Understanding how cortisol affects the brain's cognitive abilities, though, is still unclear. "The exact mechanisms through which too much or too little cortisol affects cognitive functioning aren't fully understood," said coauthor Melissa L. Sturge-Apple, assistant professor of psychology.
illustration of three people showing low and high cortisol level related to low cognitive function and moderate cortisol levels related to average cognitive function "Researchers hypothesize that too much cortisol can have toxic effects on parts of the brain that are important for cognitive functioning, and too little might hinder the body's ability to recruit the biological resources necessary for optimal cognitive functioning," Sturge-Apple said.
"Moderate amounts of cortisol is a good thing, though, it helps facilitate cognitive functioning," added Suor. "In the right amount it makes you rise to the occasion and it helps recruit important cognitive resources like memory and the ability to reason. But it's a problem when we have too much or too little cortisol."
The children with family instability or harsh and emotionally distant caregivers at age 2, had elevated cortisol levels, while children with only family instability at age 2, had lower than average cortisol levels. "We were surprised to find that the children's cortisol levels, which we test from a cheek swab, didn't change--they remained relatively stable over the three years," Suor said.
Family instability includes frequent changes in care providers, household members, or residence. Such instability, the researchers said, reflects a general breakdown of the family's ability to provide a predictable and stable environment for the child.
Suor added that "there are other environmental and biological factors that might contribute to children's lower cognitive functioning. However, our research, as well as previous studies, has indicated that cortisol plays a role in cognitive functioning."

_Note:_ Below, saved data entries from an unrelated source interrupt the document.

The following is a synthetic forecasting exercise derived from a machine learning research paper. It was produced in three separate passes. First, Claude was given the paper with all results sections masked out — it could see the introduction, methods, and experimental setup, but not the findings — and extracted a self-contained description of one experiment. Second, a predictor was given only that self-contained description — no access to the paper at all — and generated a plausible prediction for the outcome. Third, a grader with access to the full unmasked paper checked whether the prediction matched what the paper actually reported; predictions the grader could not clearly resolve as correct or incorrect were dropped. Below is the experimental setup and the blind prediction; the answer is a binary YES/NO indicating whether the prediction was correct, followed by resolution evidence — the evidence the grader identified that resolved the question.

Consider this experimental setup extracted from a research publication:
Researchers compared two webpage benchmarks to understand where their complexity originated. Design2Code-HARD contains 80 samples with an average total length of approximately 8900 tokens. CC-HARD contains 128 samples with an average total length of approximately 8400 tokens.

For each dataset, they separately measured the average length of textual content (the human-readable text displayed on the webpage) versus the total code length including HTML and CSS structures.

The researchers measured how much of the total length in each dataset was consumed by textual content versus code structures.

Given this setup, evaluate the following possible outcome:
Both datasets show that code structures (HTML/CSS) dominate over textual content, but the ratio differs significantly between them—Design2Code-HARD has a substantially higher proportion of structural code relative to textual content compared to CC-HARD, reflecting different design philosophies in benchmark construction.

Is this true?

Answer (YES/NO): NO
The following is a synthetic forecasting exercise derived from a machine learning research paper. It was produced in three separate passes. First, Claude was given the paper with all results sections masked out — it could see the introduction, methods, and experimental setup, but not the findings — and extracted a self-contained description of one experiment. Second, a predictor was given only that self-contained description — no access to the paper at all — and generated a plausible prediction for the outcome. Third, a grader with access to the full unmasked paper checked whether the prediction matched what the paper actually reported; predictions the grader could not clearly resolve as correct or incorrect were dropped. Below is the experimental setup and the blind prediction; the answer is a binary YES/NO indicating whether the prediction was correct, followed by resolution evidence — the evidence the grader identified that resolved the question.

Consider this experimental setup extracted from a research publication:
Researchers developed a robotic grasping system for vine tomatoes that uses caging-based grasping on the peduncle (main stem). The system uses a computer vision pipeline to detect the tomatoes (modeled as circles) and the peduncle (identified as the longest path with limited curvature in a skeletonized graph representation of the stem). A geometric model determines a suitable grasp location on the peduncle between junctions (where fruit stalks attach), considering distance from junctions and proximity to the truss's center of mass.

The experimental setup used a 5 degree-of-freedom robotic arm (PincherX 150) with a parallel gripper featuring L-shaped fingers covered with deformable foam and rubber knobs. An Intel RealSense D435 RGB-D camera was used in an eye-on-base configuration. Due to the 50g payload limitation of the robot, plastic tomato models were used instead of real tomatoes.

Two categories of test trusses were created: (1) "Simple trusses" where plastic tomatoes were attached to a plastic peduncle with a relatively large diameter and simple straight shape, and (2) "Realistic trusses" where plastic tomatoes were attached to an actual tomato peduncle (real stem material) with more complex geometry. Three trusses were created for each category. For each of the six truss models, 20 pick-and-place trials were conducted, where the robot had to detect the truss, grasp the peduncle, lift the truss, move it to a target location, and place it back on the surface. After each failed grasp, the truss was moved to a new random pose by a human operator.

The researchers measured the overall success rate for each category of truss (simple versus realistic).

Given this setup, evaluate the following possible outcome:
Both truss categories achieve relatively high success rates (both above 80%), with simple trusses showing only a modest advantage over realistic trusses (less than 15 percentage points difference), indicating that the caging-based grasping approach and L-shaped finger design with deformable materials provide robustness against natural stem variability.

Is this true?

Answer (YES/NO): YES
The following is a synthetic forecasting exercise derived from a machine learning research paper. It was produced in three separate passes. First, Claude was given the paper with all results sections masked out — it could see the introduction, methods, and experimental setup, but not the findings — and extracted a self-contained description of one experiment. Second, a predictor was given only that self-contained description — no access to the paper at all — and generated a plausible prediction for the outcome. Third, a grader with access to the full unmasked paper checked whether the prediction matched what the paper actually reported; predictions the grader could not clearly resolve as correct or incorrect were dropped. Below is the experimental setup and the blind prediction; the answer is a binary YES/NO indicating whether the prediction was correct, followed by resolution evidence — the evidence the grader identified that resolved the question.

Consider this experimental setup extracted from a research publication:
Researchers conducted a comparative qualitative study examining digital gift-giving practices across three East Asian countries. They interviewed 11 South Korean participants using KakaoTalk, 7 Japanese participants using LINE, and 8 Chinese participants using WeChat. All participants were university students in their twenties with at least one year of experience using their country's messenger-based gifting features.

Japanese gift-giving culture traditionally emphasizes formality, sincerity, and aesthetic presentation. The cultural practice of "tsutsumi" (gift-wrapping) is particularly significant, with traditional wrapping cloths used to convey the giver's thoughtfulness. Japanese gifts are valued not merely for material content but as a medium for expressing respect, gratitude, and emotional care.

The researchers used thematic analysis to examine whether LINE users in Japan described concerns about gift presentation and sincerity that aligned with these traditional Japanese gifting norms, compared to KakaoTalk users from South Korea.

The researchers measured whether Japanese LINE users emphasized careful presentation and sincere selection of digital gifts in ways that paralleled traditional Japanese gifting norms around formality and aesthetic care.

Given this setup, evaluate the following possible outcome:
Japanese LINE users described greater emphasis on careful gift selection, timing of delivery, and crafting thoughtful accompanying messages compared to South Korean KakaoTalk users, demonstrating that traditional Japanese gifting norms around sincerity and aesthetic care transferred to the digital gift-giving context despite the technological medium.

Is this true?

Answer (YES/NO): NO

"There is a public awareness relevance to this study. We saw really significant disparities in the children's cognitive abilities at age four--right before they enter kindergarten," Suor said. "Some of these kids are already behind before they start kindergarten, and there is research that shows that they're unlikely to catch up."
The researchers said that prevention and intervention could help these at-risk children. "Our findings support the need for an investment in community-based interventions that can strengthen parent-child relationships and reduce family stress very early in a child's life," Suor said.
"A lot of research that we've done at Mt. Hope shows that using preventative interventions can help moms parent their children in ways that may lead to improvements in their children's cortisol."
Patrick Davies and Liviah Manning, from the University of Rochester, and Dante Cicchetti, from the University of Minnesota and Mt. Hope Family Center, coauthored the study. The National Institute of Mental Health supported the research.